* PROBLEM DETAILS: Copy out the part of the data below that opens with the line containing "What physical distance" and closes with the line containing "Result: 14273", including both of those lines.

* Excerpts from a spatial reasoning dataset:
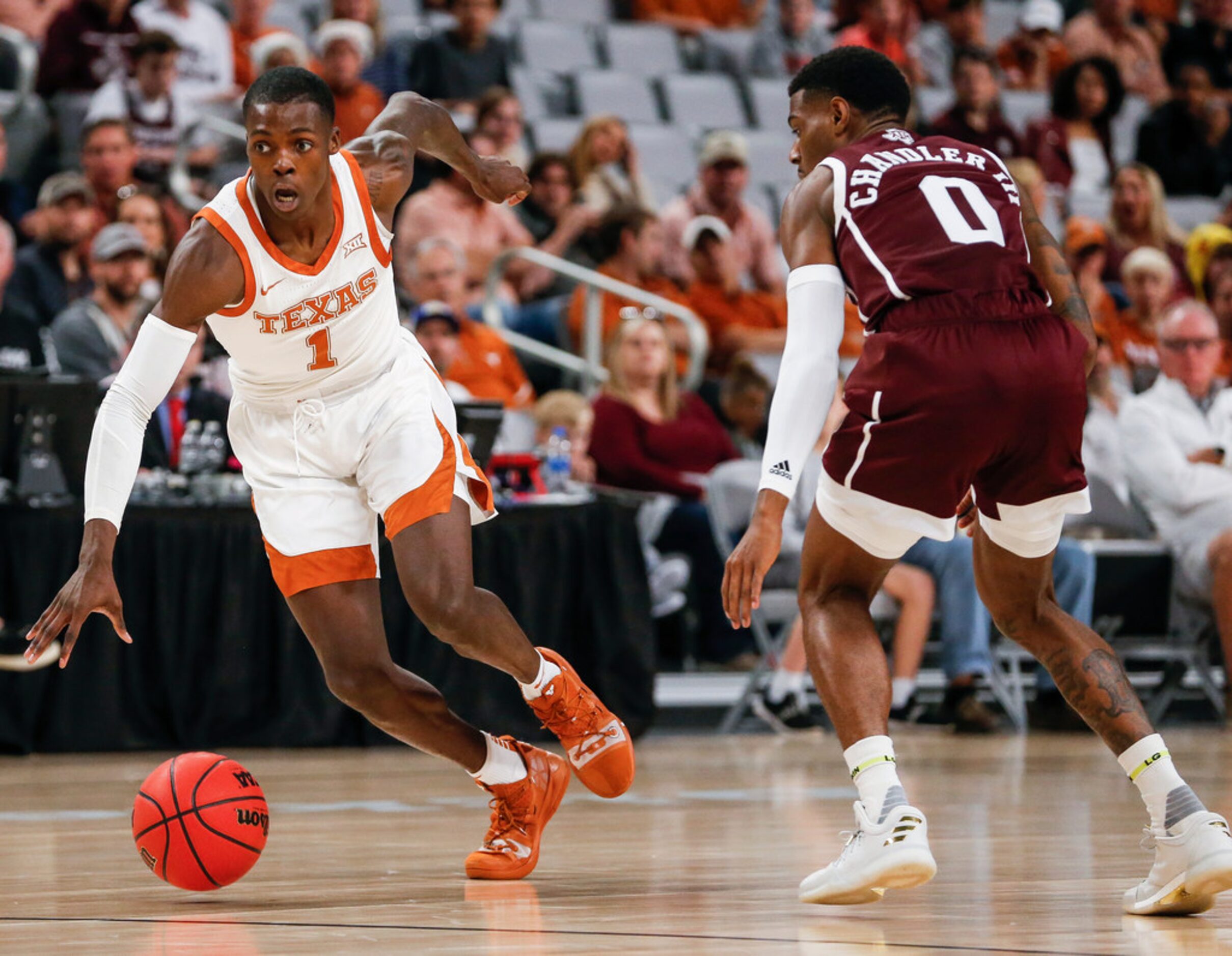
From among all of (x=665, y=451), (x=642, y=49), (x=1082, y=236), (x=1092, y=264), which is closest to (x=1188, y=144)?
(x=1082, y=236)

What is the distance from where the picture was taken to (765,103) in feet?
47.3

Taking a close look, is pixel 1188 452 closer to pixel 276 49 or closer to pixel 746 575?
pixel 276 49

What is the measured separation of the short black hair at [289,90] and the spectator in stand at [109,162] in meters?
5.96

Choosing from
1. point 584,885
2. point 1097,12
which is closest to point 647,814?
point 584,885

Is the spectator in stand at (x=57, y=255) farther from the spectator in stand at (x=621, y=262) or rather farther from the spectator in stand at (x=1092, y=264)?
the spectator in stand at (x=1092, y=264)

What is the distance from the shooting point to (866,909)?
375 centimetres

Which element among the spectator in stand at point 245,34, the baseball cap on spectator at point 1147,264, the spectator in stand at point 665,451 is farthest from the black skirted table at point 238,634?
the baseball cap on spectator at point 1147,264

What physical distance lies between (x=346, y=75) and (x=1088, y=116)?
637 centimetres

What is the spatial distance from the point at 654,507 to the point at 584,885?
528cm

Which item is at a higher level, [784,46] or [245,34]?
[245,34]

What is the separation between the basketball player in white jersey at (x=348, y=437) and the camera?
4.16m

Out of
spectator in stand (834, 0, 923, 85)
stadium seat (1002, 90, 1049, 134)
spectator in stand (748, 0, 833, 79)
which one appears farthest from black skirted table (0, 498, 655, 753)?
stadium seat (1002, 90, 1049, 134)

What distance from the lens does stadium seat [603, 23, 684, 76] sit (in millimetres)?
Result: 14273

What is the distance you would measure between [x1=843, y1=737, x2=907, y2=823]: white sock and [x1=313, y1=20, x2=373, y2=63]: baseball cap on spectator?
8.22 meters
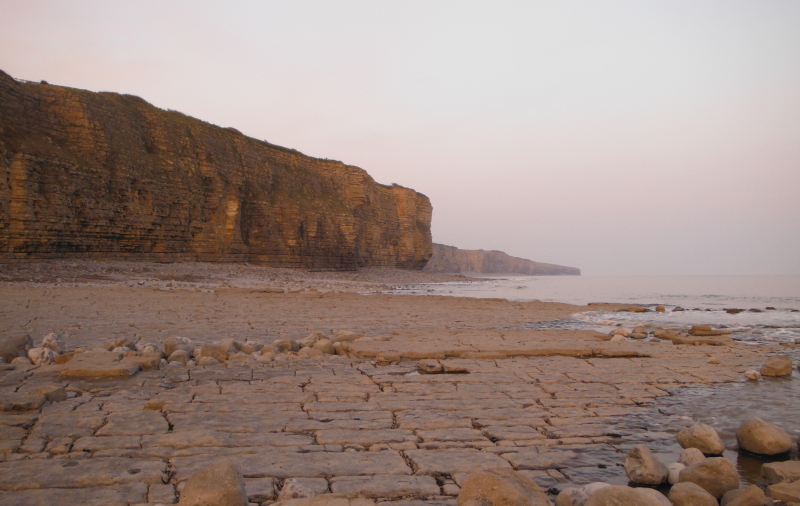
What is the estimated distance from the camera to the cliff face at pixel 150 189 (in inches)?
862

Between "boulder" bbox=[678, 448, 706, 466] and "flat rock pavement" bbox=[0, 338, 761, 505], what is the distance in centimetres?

* WRITTEN REPLY:
What physical distance lies between (x=346, y=75) and (x=1088, y=116)?
637 centimetres

What is the spatial distance from the point at 654,507 to the point at 584,885?
528cm

Which item is at a higher level, [784,46] or [245,34]?
[245,34]

What is the separation between the basketball player in white jersey at (x=348, y=437) and the camera?
4.16m

Out of
spectator in stand (834, 0, 923, 85)
stadium seat (1002, 90, 1049, 134)
spectator in stand (748, 0, 833, 79)
which one appears farthest from black skirted table (0, 498, 655, 753)?
stadium seat (1002, 90, 1049, 134)

What distance from the lens does stadium seat [603, 23, 684, 76] sit (in millimetres)?
Result: 14273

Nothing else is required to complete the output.